Starting at the line holding "333 Lambs Grill" and finishing at the line holding "pawa GSC Clay", transcribe the material exactly, keeping both ends but no pictures.

☆ ☆ ☆ ☆ ☆

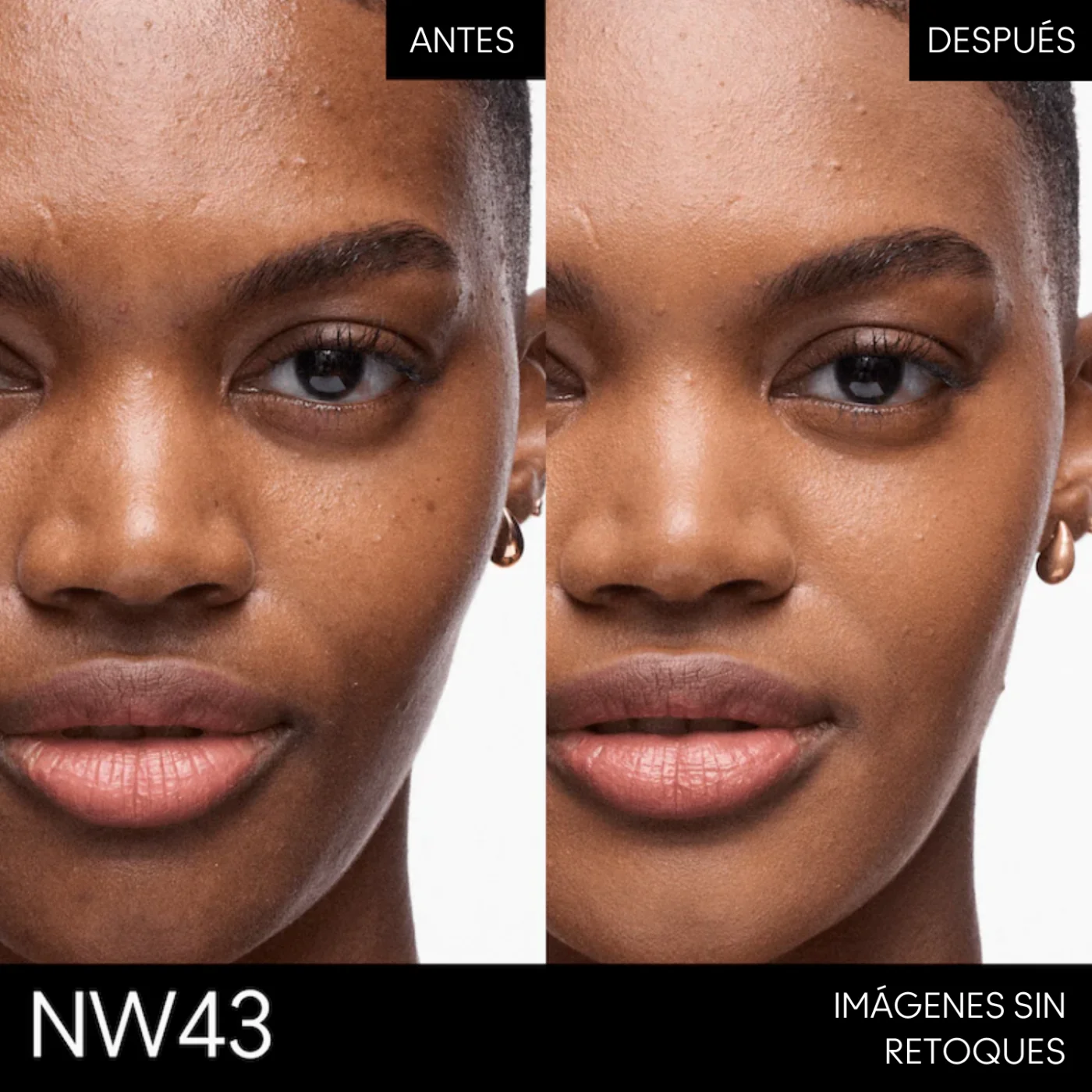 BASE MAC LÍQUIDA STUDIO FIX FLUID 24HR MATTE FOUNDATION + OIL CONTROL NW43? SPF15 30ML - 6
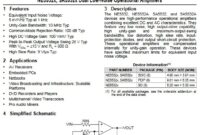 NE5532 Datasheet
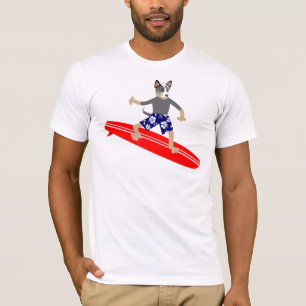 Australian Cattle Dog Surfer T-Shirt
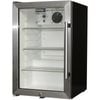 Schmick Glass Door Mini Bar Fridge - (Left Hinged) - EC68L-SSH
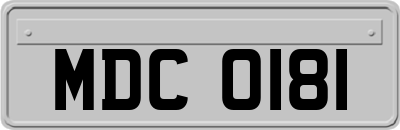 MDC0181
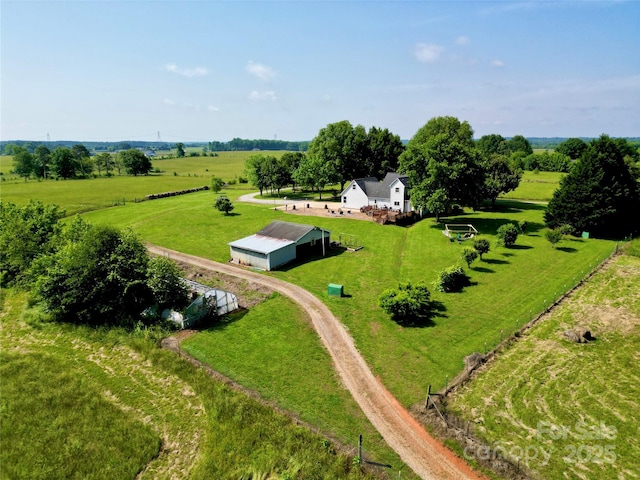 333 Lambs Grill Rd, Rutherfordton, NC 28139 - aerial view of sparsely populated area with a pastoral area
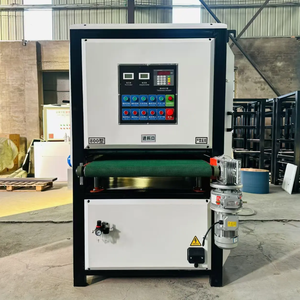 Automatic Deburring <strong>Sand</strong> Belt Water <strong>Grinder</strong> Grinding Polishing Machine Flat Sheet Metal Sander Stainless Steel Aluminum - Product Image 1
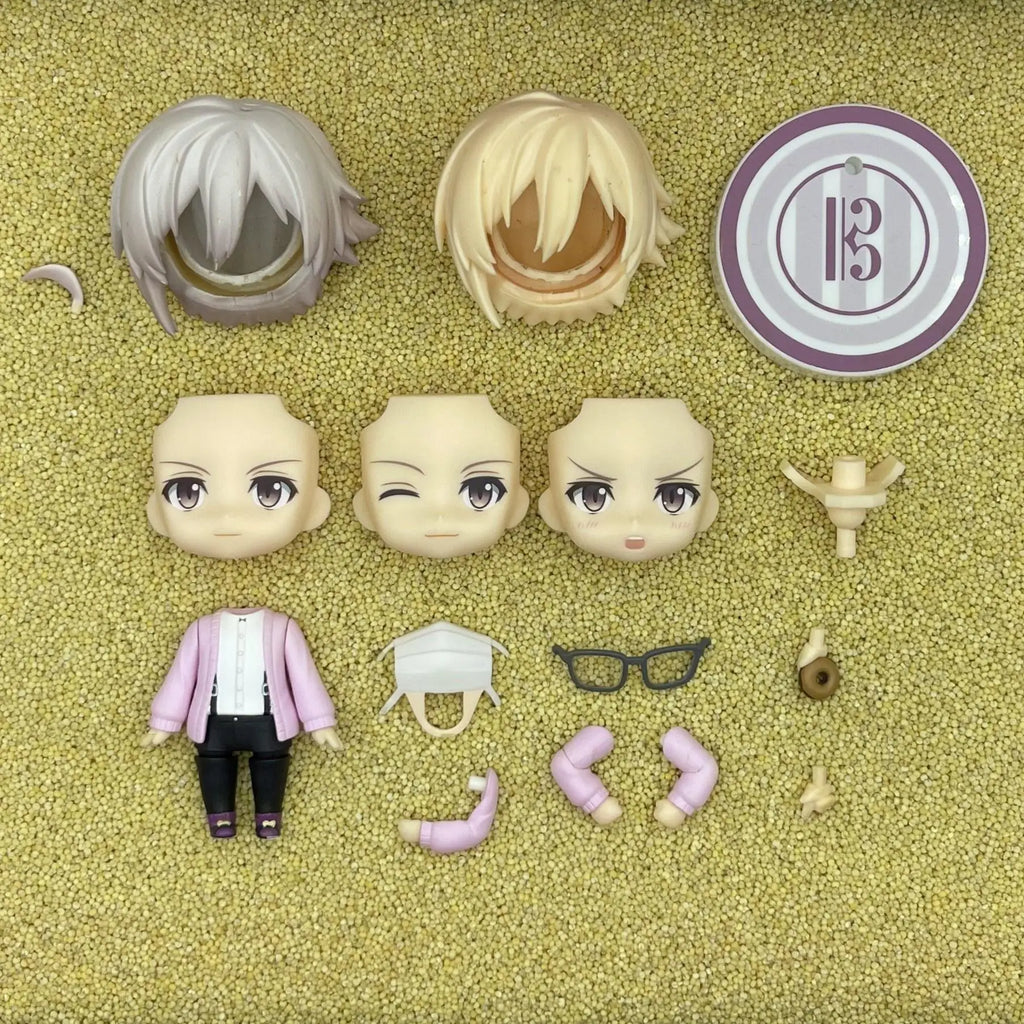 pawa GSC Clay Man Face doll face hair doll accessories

☆ ☆ ☆ ☆ ☆

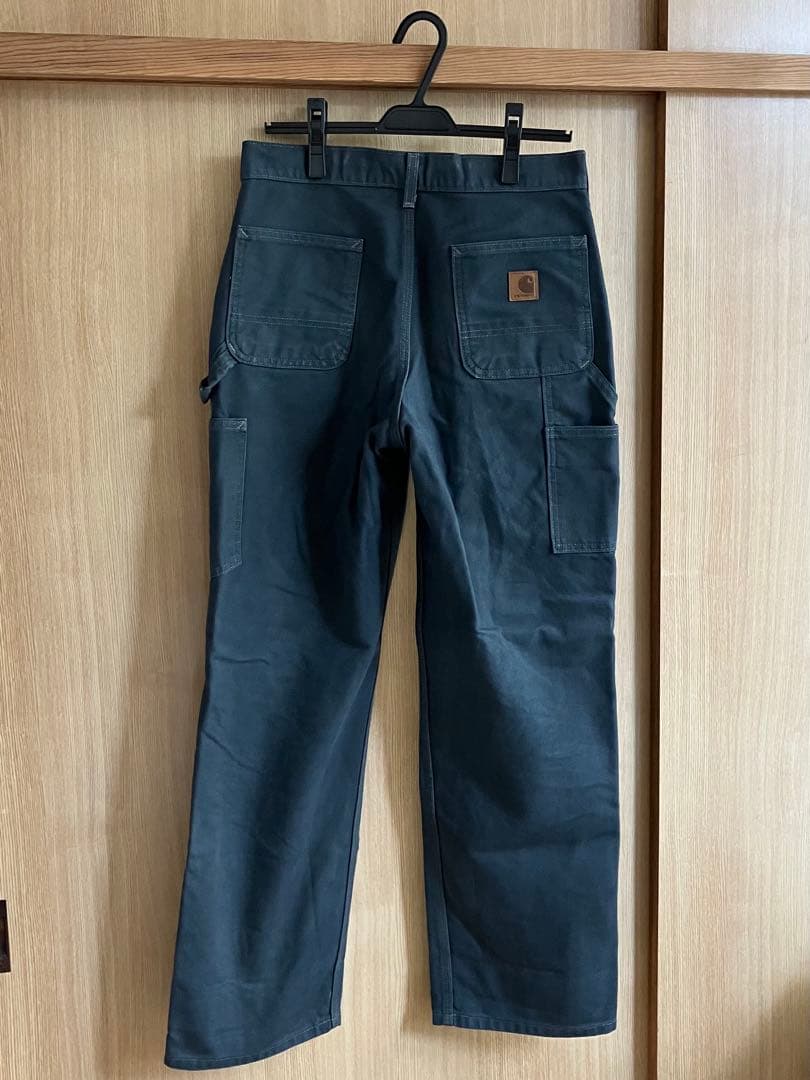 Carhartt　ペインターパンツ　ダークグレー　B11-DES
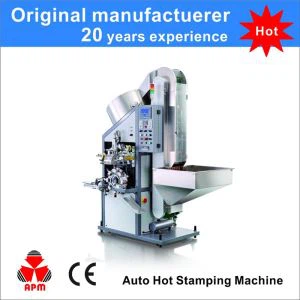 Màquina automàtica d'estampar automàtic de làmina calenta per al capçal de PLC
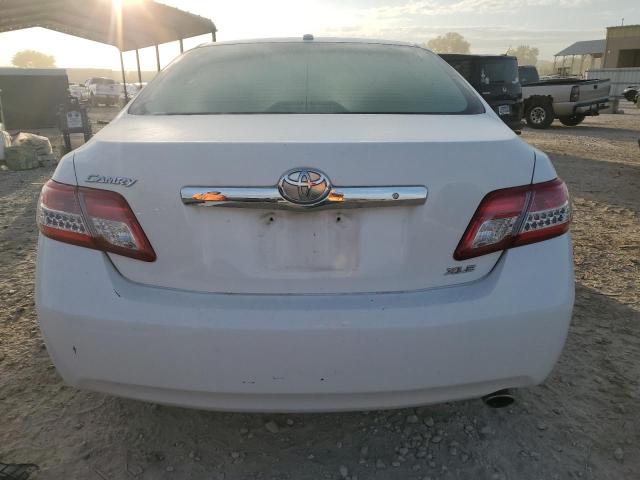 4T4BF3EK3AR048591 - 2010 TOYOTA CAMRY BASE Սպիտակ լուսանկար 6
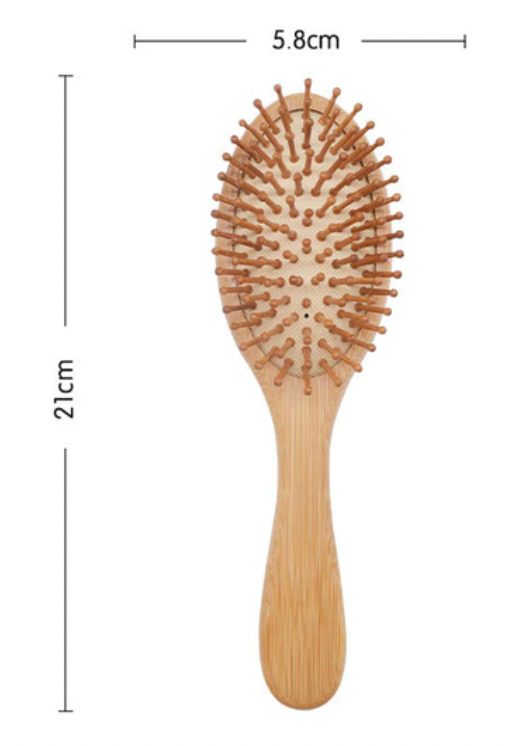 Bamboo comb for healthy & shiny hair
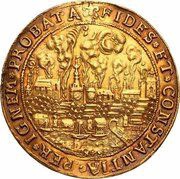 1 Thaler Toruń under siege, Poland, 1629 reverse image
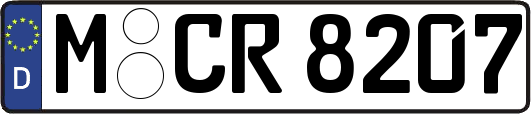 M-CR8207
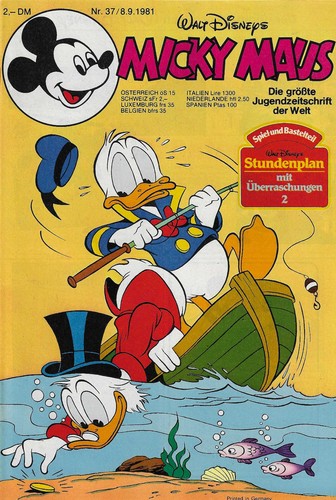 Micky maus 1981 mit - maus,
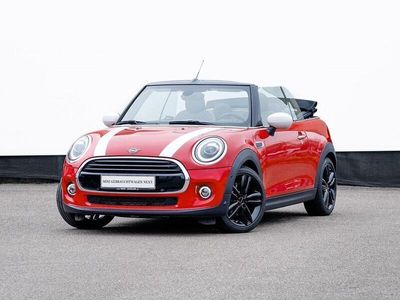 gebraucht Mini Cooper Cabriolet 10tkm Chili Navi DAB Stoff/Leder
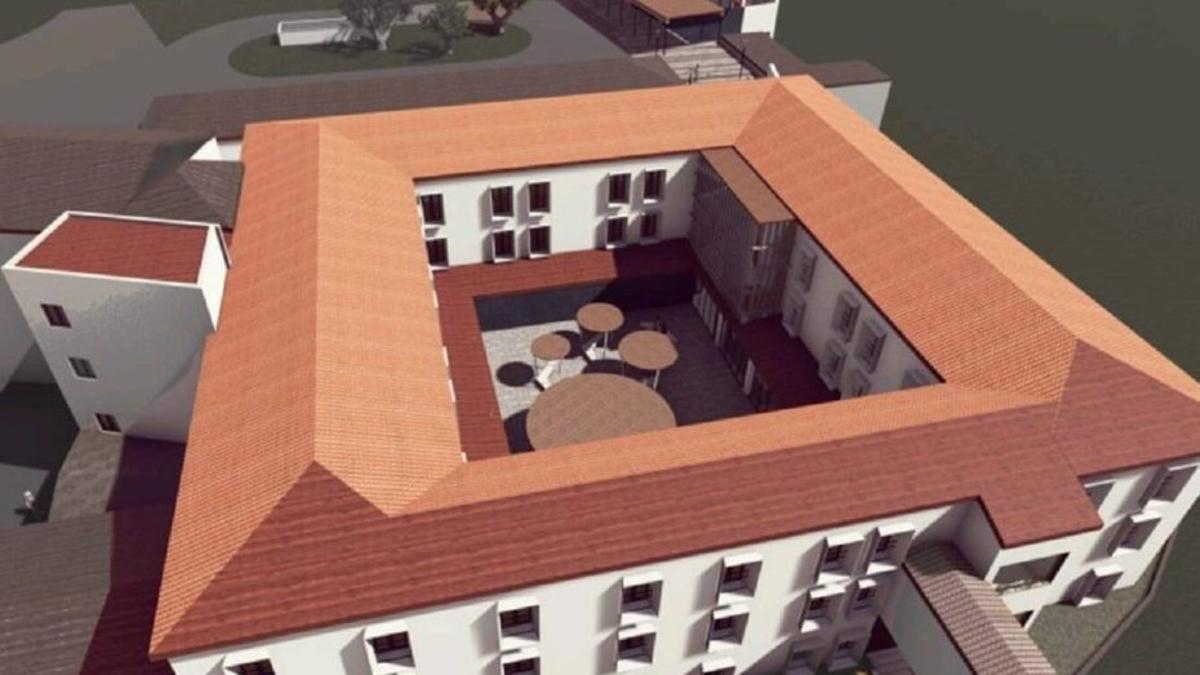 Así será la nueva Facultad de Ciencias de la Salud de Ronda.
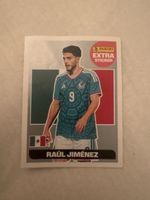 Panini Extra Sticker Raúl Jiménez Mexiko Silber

☆ ☆ ☆ ☆ ☆

### RESPONSE BELOW
 333 Lambs Grill Rd, Rutherfordton, NC 28139 - aerial view of sparsely populated area with a pastoral area
 Automatic Deburring <strong>Sand</strong> Belt Water <strong>Grinder</strong> Grinding Polishing Machine Flat Sheet Metal Sander Stainless Steel Aluminum - Product Image 1
 pawa GSC Clay Man Face doll face hair doll accessories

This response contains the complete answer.